Excerpt:
---------------
The City of Sparks Comprehensive Plan replaced what was previously known as the Sparks Master Plan after Planning Commission approval on August 18, 2016 and City Council certification on October 24, 2016. The planning process was branded “Ignite Sparks,” and was the most extensive public engagement effort in Sparks’ planning history. This community-wide outreach initiative gathered citizen input to articulate a vision for Sparks and guide the development of Comprehensive Plan goals and policies.
Pursuant to state law, the Comprehensive Plan and any amendments thereto must conform to the Truckee Meadows Regional Plan. The Truckee Meadows Regional Planning Commission found the currently adopted Comprehensive Plan in conformance with the 2012 Truckee Meadows Regional Plan in September of 2016.
In October of 2019, the Regional Planning Governing Board adopted the 2019 Truckee Meadows Regional Plan (“Regional Plan”), which replaced the 2012 Truckee Meadows Regional Plan. Under state law, local governments must submit their comprehensive plans for conformance review within 60 days after each statutorily required five-year update to the regional plan. The City of Sparks submitted its Comprehensive Plan to the Truckee Meadows Regional Planning Agency (TMRPA) for a conformance review in November of 2019.
---------------
Information shown:
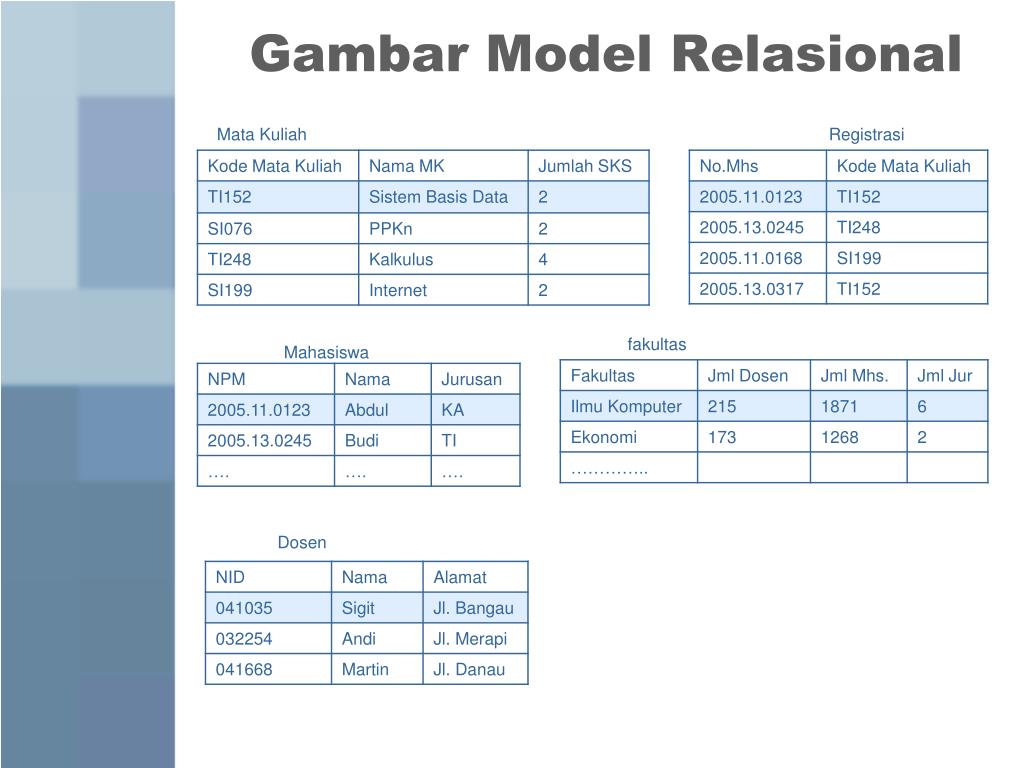 Gambar Model Relasional

Mata Kuliah

| Kode Mata Kuliah | Nama MK | Jumlah SKS |
|---|---|---|
| TI152 | Sistem Basis Data | 2 |
| SI076 | PPKn | 2 |
| TI248 | Kalkulus | 4 |
| SI199 | Internet | 2 |

Registrasi

| No.Mhs | Kode Mata Kuliah |
|---|---|
| 2005.11.0123 | TI152 |
| 2005.13.0245 | TI248 |
| 2005.11.0168 | SI199 |
| 2005.13.0317 | TI152 |

Mahasiswa

| NPM | Nama | Jurusan |
|---|---|---|
| 2005.11.0123 | Abdul | KA |
| 2005.13.0245 | Budi | TI |
| …. | …. | …. |

fakultas

| Fakultas | Jml Dosen | Jml Mhs. | Jml Jur |
|---|---|---|---|
| Ilmu Komputer | 215 | 1871 | 6 |
| Ekonomi | 173 | 1268 | 2 |
| ………….. | | | |

Dosen

| NID | Nama | Alamat |
|---|---|---|
| 041035 | Sigit | Jl. Bangau |
| 032254 | Andi | Jl. Merapi |
| 041668 | Martin | Jl. Danau |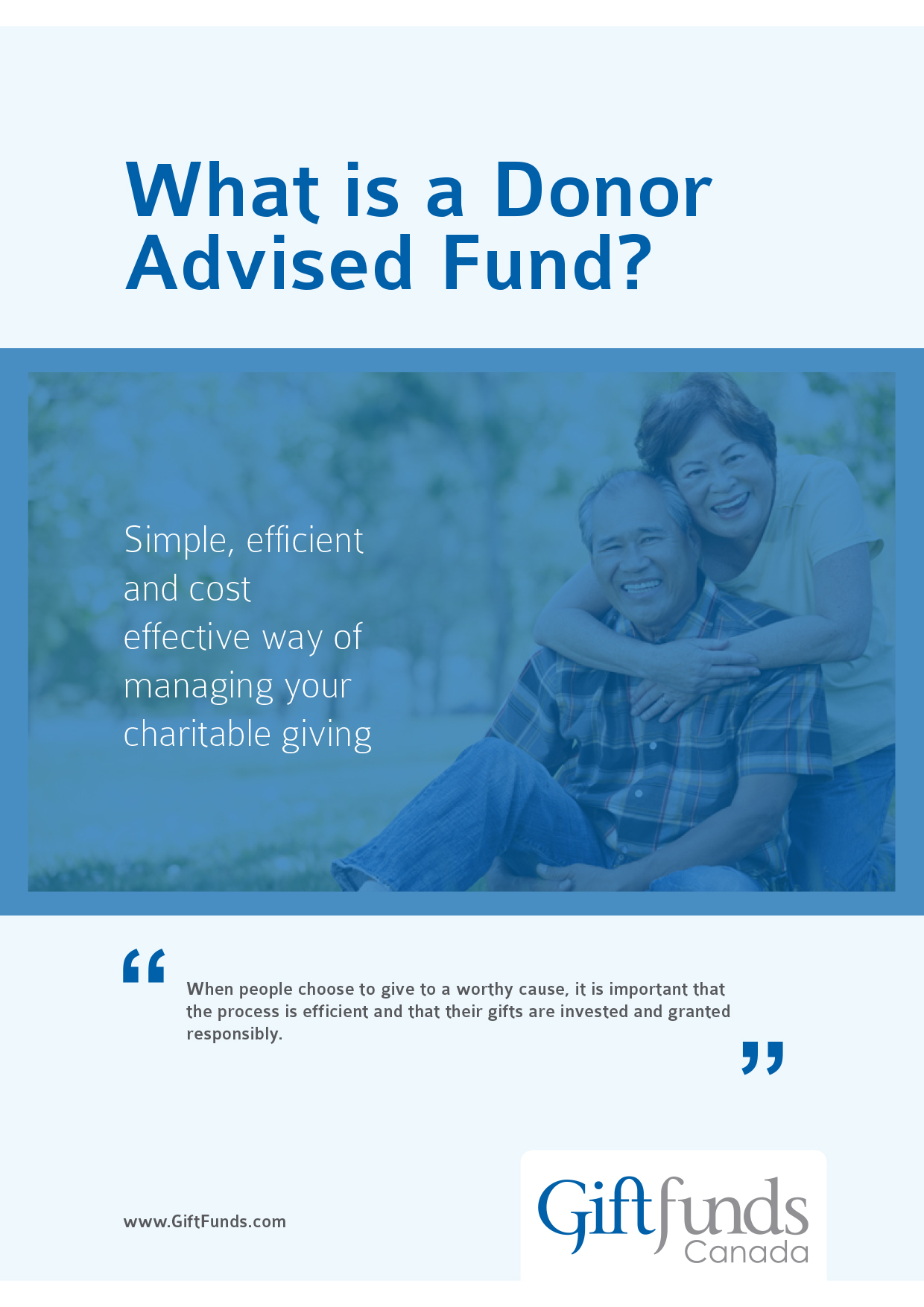 What is a Donor Advised Fund?

Simple, efficient and cost effective way of managing your charitable giving

“ When people choose to give to a worthy cause, it is important that the process is efficient and that their gifts are invested and granted responsibly. ”

www.GiftFunds.com

Giftfunds Canada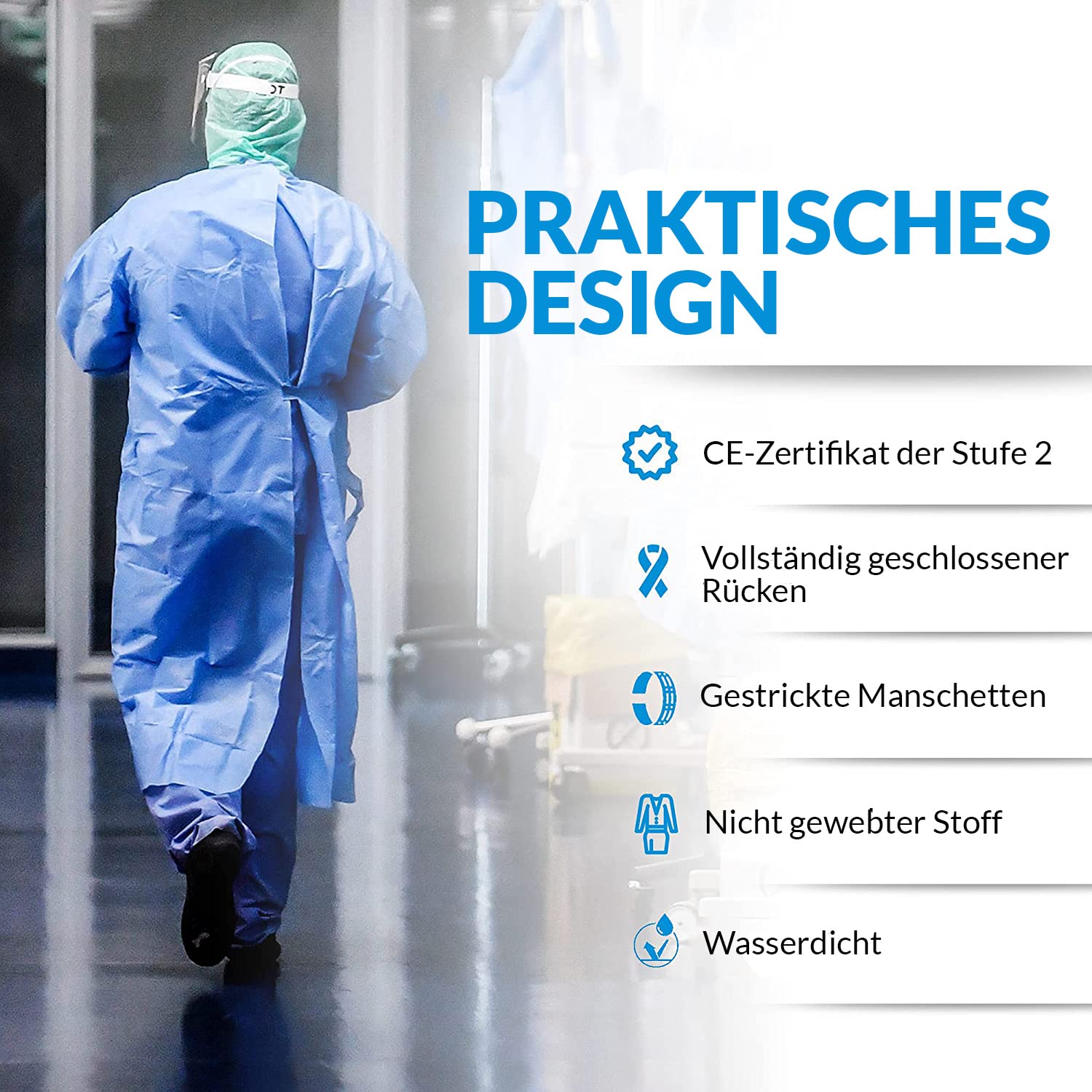 PRAKTISCHES DESIGN

CE-Zertifikat der Stufe 2

Vollständig geschlossener Rücken

Gestrickte Manschetten

Nicht gewebter Stoff

Wasserdicht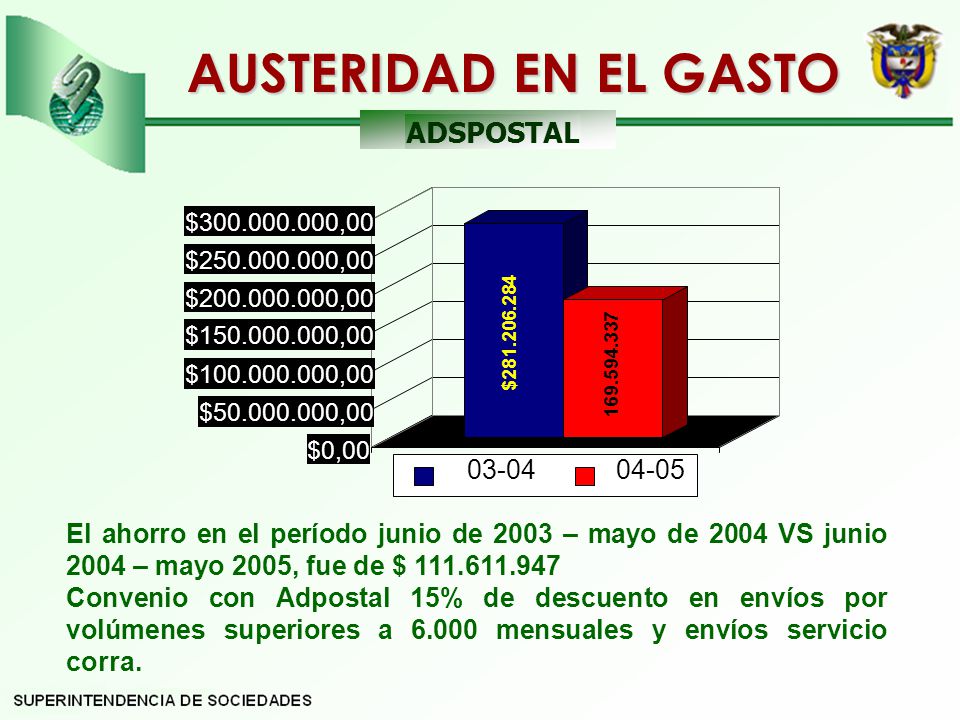 AUSTERIDAD EN EL GASTO

ADSPOSTAL

$300.000.000,00
$250.000.000,00
$200.000.000,00
$150.000.000,00
$100.000.000,00
$50.000.000,00
$0,00

$281.206.284
169.594.337

03-04
04-05

El ahorro en el período junio de 2003 – mayo de 2004 VS junio 2004 – mayo 2005, fue de $ 111.611.947
Convenio con Adpostal 15% de descuento en envíos por volúmenes superiores a 6.000 mensuales y envíos servicio corra.

SUPERINTENDENCIA DE SOCIEDADES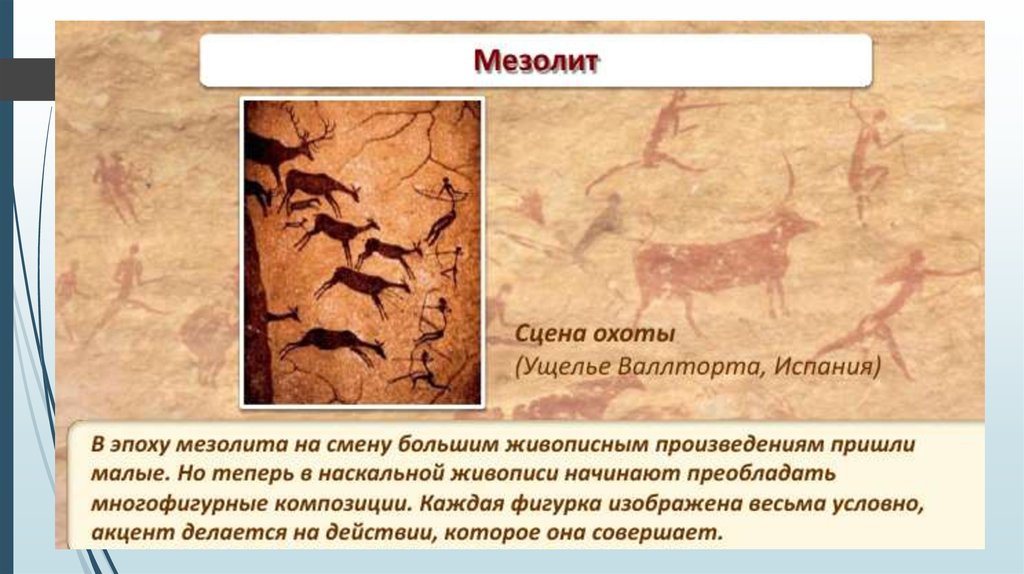 Мезолит

Сцена охоты
(Ущелье Валлторта, Испания)

В эпоху мезолита на смену большим живописным произведениям пришли малые. Но теперь в наскальной живописи начинают преобладать многофигурные композиции. Каждая фигурка изображена весьма условно, акцент делается на действии, которое она совершает.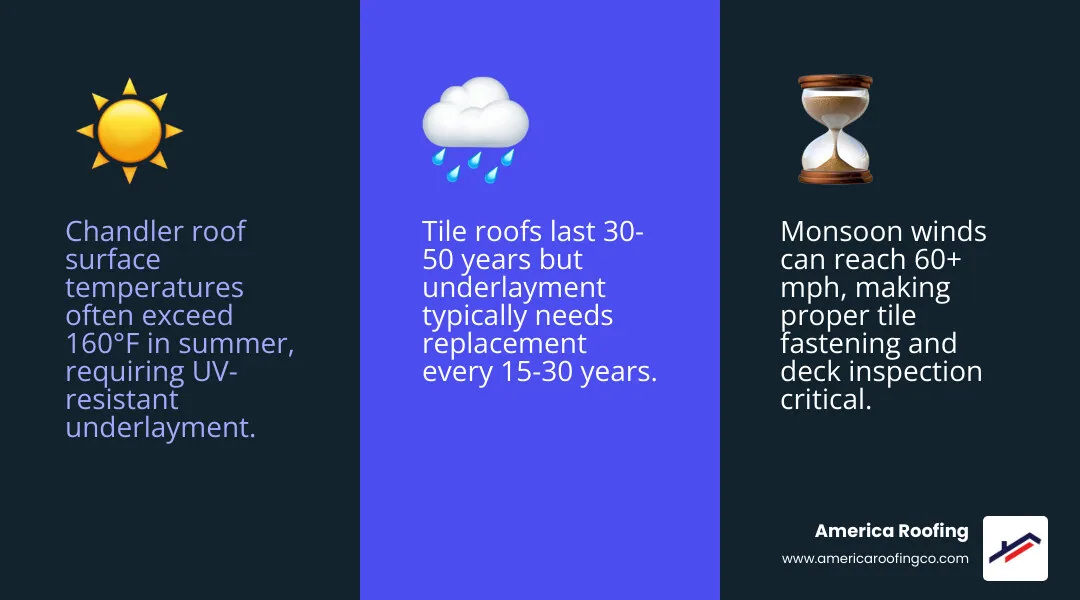 Chandler roof surface temperatures often exceed 160°F in summer, requiring UV-resistant underlayment.

Tile roofs last 30-50 years but underlayment typically needs replacement every 15-30 years.

Monsoon winds can reach 60+ mph, making proper tile fastening and deck inspection critical.

America Roofing
www.americaroofingco.com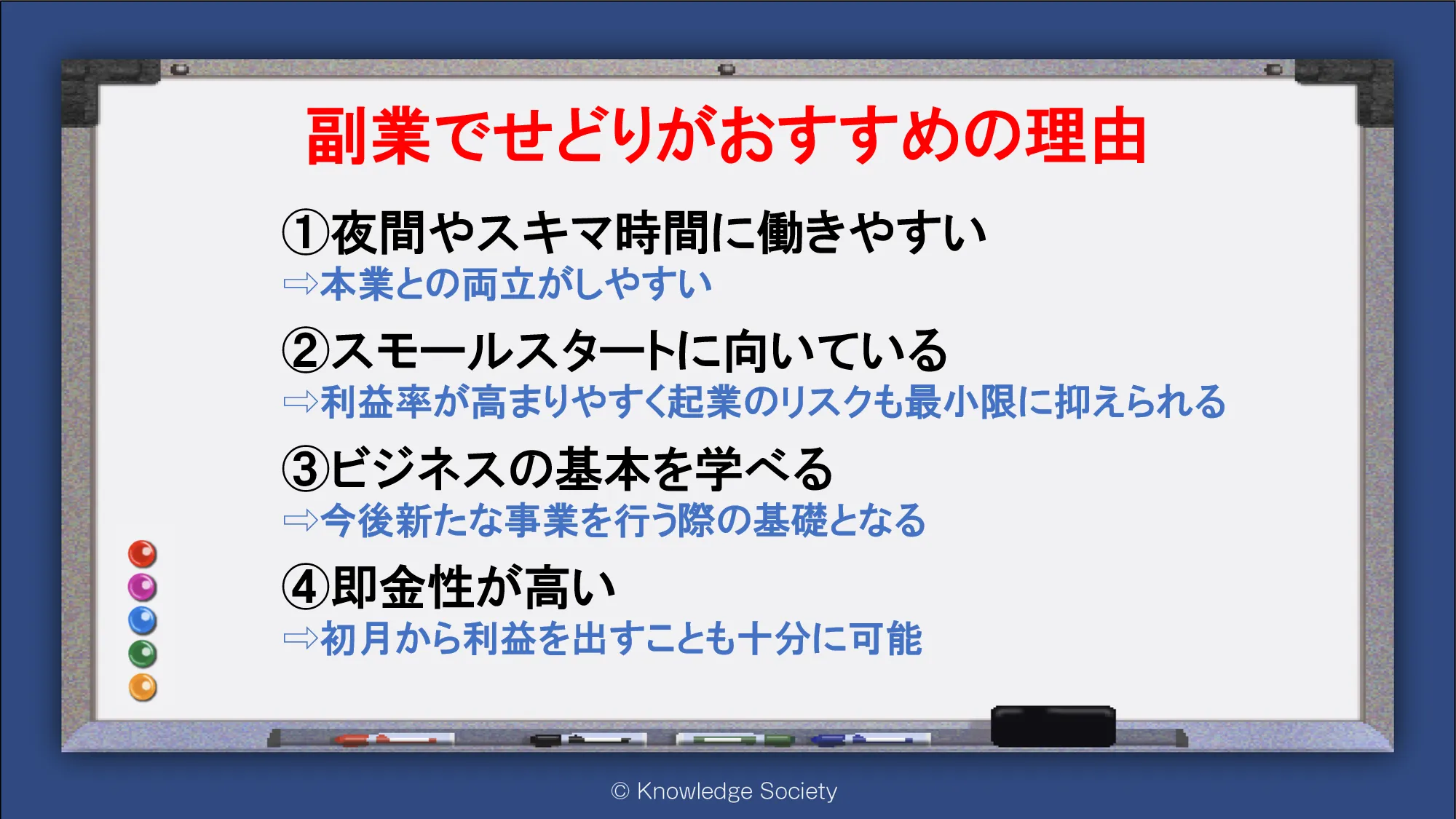 副業でせどりがおすすめの理由

①夜間やスキマ時間に働きやすい
⇨本業との両立がしやすい

②スモールスタートに向いている
⇨利益率が高まりやすく起業のリスクも最小限に抑えられる

③ビジネスの基本を学べる
⇨今後新たな事業を行う際の基礎となる

④即金性が高い
⇨初月から利益を出すことも十分に可能

© Knowledge Society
---------------
What is needed: Retype the full text on the Sparks Comprehensive Plan word for word. The items are unrelated to the text.

Your solution:
The City of Sparks Comprehensive Plan replaced what was previously known as the Sparks Master Plan after Planning Commission approval on August 18, 2016 and City Council certification on October 24, 2016. The planning process was branded “Ignite Sparks,” and was the most extensive public engagement effort in Sparks’ planning history. This community-wide outreach initiative gathered citizen input to articulate a vision for Sparks and guide the development of Comprehensive Plan goals and policies.
Pursuant to state law, the Comprehensive Plan and any amendments thereto must conform to the Truckee Meadows Regional Plan. The Truckee Meadows Regional Planning Commission found the currently adopted Comprehensive Plan in conformance with the 2012 Truckee Meadows Regional Plan in September of 2016.
In October of 2019, the Regional Planning Governing Board adopted the 2019 Truckee Meadows Regional Plan (“Regional Plan”), which replaced the 2012 Truckee Meadows Regional Plan. Under state law, local governments must submit their comprehensive plans for conformance review within 60 days after each statutorily required five-year update to the regional plan. The City of Sparks submitted its Comprehensive Plan to the Truckee Meadows Regional Planning Agency (TMRPA) for a conformance review in November of 2019.